A meta para esse ano é de R$ 11 bilhões (aumento de 20%). A instituição impulsionará o programa nos próximos quatro anos, com a meta de chegar a R$ 26 bilhões de contratações em 2023. O planejamento favorece cidades como Francisco Sá.


A influência do microcrédito em locais carentes é ressaltada pela professora Luciana Maria Costa Cordeiro, do Departamento de Economia da Universidade Estadual de Montes Claros (Unimontes). Segundo ela, nos pequenos municípios que sofrem com a seca e a falta de verbas, o programa tem efeito multiplicador. “Embora não resolva o problema do crescimento econômico, o sistema de microcrédito pode ter efeito multiplicador importante, o que favorece a transição da condição dos mais pobres para fazer jus a alguma fonte de renda”, afirma a economista.

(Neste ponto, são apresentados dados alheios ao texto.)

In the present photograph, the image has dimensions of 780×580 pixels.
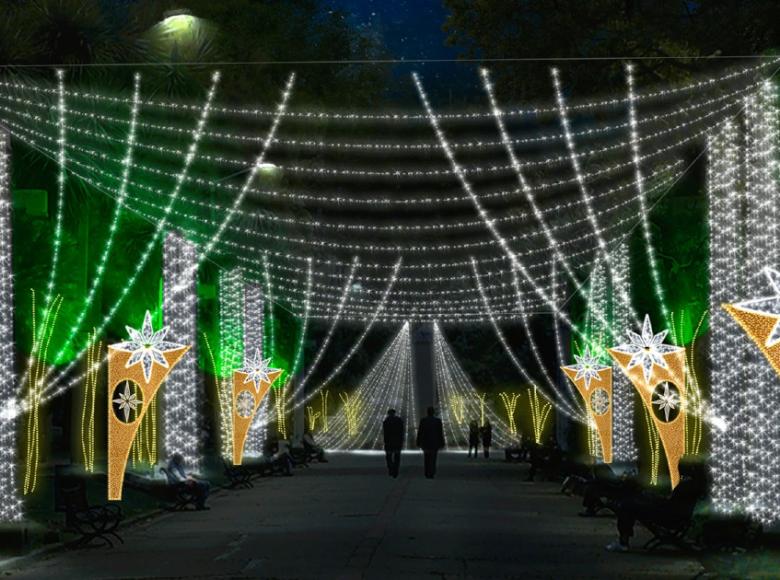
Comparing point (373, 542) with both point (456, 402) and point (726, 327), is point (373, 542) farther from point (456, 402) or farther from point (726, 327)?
point (456, 402)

Naquelas localidades dependentes do resultado de atividades comerciais na composição de seu Produto Interno Bruto (PIB, o conjunto da produção de bens  e serviços), cuja única fonte de renda e emprego advém do setor de serviços, comércio ou do governo, o microcrédito torna-se importante estratégia de manutenção da atividade produtiva e geração de renda, como observa Luciana Cordeiro. “Ele contribui, sobretudo, com a população em maior condição de pobreza”, diz.


O professor Geraldo Antonio dos Reis, também do curso de Economia da Unimontes, lembra que “nas regiões mais pobres existem obstáculos estruturais para o desenvolvimento de grandes empreendimentos”. Com isso, o dinamismo proporcionado pela política do microcrédito ganha maior relevância nesses locais. “Além disso, a crise que se arrasta desde meados de 2014 provocou a elevação do desemprego, colocando como única alternativa para muita gente que ficou desempregada ou mesmo para os jovens que estão entrando no mercado de trabalho, a alternativa de montar um pequeno empreendimento”, observa o economista.

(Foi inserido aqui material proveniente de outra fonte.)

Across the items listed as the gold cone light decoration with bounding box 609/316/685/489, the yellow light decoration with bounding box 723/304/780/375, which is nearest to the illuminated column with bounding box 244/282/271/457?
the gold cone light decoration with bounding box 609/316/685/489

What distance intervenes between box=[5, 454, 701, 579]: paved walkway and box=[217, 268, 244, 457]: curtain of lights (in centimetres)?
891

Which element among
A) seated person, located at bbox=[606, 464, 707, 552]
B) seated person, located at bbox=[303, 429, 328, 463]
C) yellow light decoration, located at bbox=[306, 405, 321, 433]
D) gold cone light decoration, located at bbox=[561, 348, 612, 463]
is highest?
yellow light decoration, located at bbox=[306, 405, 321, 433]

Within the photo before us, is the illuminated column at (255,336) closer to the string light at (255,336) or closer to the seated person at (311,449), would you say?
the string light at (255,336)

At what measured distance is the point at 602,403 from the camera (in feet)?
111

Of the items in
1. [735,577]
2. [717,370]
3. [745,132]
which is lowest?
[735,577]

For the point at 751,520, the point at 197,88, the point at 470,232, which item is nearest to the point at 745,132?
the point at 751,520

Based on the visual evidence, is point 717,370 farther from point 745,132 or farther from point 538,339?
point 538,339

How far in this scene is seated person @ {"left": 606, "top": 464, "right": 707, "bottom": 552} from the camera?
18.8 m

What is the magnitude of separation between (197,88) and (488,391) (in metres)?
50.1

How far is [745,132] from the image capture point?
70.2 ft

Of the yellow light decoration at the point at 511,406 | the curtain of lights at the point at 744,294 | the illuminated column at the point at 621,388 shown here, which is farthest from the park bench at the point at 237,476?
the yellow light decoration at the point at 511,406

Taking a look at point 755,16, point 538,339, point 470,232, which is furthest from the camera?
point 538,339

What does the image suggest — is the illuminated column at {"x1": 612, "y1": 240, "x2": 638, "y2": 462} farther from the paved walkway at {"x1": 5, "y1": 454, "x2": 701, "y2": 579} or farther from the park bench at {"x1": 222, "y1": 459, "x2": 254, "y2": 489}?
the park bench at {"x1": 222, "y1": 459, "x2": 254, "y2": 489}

“Se os microempreendedores recebem apoio, podem produzir, vender, gerar postos de trabalho e renda, isso gera efeitos positivos para toda a economia. A política do microcrédito favorece potencialmente as cidades pequenas como Francisco Sá, tendo em vista a elevada dependência dos municípios da região em relação às pequenas e média empresas e a dificuldade de atração de grandes empreendimentos”, comenta Reis.


A opinião é compartilhada pelo analista de desenvolvimento do Sebrae Minas Jadilson Borges. “Considero os programas de microcrédito de fundamental importância para o desenvolvimento dos pequenos municípios. Pois, significam crédito orientado, ajudam os empreendedores a investir nas suas atividades no momento mais crucial – quando vendem uma quantidade maior e não têm capital para produzir”, diz Borges. (LR)

Regulamentação

De acordo com a Lei 13.363, hoje, têm direito ao microcrédito no Brasil pessoas físicas e jurídicas empreendedoras em atividades produtivas com renda de até R$ 200 mil por ano. No entanto, o Conselho Monetário Nacional está trabalhando na regulamentação da lei.

Por meio de nota, o Banco Central (BC) informou que considera o “microcrédito uma operação que contribui para viabilizar o micronegócio e o empreendedorismo, com positivo impacto econômico e social, sendo um importante instrumento de inclusão financeira”.

Informou ainda que desde 2003, “tem promovido seminários de microcrédito, inclusão financeira e cidadania financeira nas diversas regiões do país, reunindo especialistas e participantes do mercado financeiro na busca de soluções para o fomento ao microcrédito”.